A company that sells CBD food products, lotions, oils, pain relievers and other products extracted from hemp is seeking permission to open a store in Naperville.
David Palatnik, who owns nine CBD Kratom stores in Chicago, St. Louis, Dallas and Los Angeles, said the market for such items is expanding because they are nature-based products.
“Hemp is something used for years. It is not psychoactive. It doesn’t get you high. CBD or cannabidiol is extracted from hemp. Our shops specialize in it,” Palatnik told the Naperville Liquor Commission at a recent meeting.
Mayor Steve Chirico said the liquor commission will make a recommendation on the store, proposed for Chicago Avenue and Washington Street in downtown Naperville, because the city has the authority to reject businesses that sell “restricted products,” like CBD.
“If the CBD product line is considered safe, we’d recommend it to council,” said Chirico, who heads the commission.
Commissioner Joe Vozar expressed concern that CBD edibles are not approved by the U.S. Food and Drug Administration.
Palatnik said there’s a political reason for that.
“The FDA doesn’t want to approve CBD because of the marijuana industry, and they tie it together,” he said. “You can sell products not approved by the FDA.”
CBD is misunderstood because it is often sold in stores that cater to marijuana users, sometimes called “head shops,” Palatnik said.
CBD and marijuana are part of the cannabis family, but hemp and marijuana are different plants, experts say. Hemp has less than 1 percent THC, the ingredient that makes people high when consumed, and its seeds are used to make ingestible medicinal powders sold in retail outlets like Walmart. CBD is made from the flowers, leaves and stalks of hemp and it’s added to a wide variety of products, from gummy candy to capsules to lotions and oils, which are sold online and at some retail outlets.
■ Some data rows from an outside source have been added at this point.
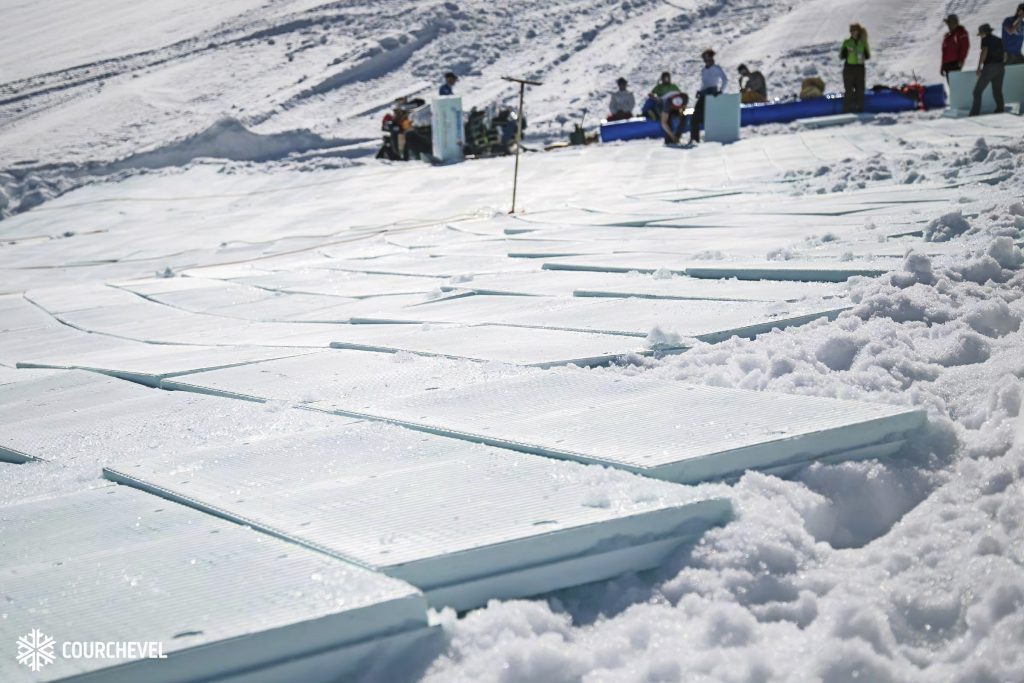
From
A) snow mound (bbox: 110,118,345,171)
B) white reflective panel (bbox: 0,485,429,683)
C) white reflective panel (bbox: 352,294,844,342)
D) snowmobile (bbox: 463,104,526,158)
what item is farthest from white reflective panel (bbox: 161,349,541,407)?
snow mound (bbox: 110,118,345,171)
Palatnik said he opened his first CBD shop three years ago and the business has been “expanding fast” since then.
“We have a lot of customers from this area that drive to our shop in the city, he said. “This is a great location for us. The strip mall (where the Naperville store is located) has four vacancies. Our business can help the center, bring new customers to the center,” he said.
CBD products are already being sold in smoke shops, health food stores and specialty outlets, such as CBD American Shaman on Maple Avenue in Lisle, which opened in January and requires customers to be at least 18 years old to make a purchase.
Palatnik said his shops only sell to customers who are 21 or older, and many people like purchasing in person because they can consult with his employees, who are knowledgeable about the products.
“It’s a pretty new product in the U.S. It got popular in 2015 and 2016,” he said. “All our products labeled. We never got sued. We never had any major complaints. We never had anyone that went to the hospital. … In Dallas, police came and checked and tested. And I sent them lab work, and I never heard from them again.”
The CBD products sold in his stores are independently tested, he said, adding he would provide lab results to the commission.
His stores also sell items using kratom, an herbal supplement made from a tropical evergreen tree, which is part of the coffee plant family and native to Southeast Asia, where Palatnik said he grew up. The FDA has not approved kratom, which is often ground into a powder and added to smoothies and teas.
“The FDA is warning consumers not to use kratom. The effects could be risk of abuse and dependence,” Commissioner Chuck Maher said at the meeting. “I’d say I would not support this at all, a business focused on that. Walgreens products (like hemp soap) are products not absorbed in the chemistry in the brain. We’ve got enough problems with opioids.”
“I don’t want to rush to judgment,” countered Commissioner Mitch Stauffer. “I think there is a stigma. FDA choosing not to endorse is by no means condemnation. I’m inclined to proceed cautiously.”
The FDA looked into banning kratom, and the U.S. Drug Enforcement Administration considered placing kratom in the Schedule I category of controlled substances, which include heroin and other deadly synthetic opioids. Neither agency moved forward with those plans after public backlash, although they are still under consideration.
Naperville Senior Assistant City Attorney Jennifer Lutzke said kratom is banned in five states, “including Indiana and Wisconsin, and two municipalities in Illinois. We could implement (a ban) if council decided.”
“A majority of our business is CBD,” said Palatnik, who offered to exclude kratom from any CBD store he opens in Naperville.
Chirico told Palatnik the commission will look at kratom separately and will consider making a recommendation on a CBD store at their next meeting, after commissioners and staff have a chance to do their own research on cannabidiol.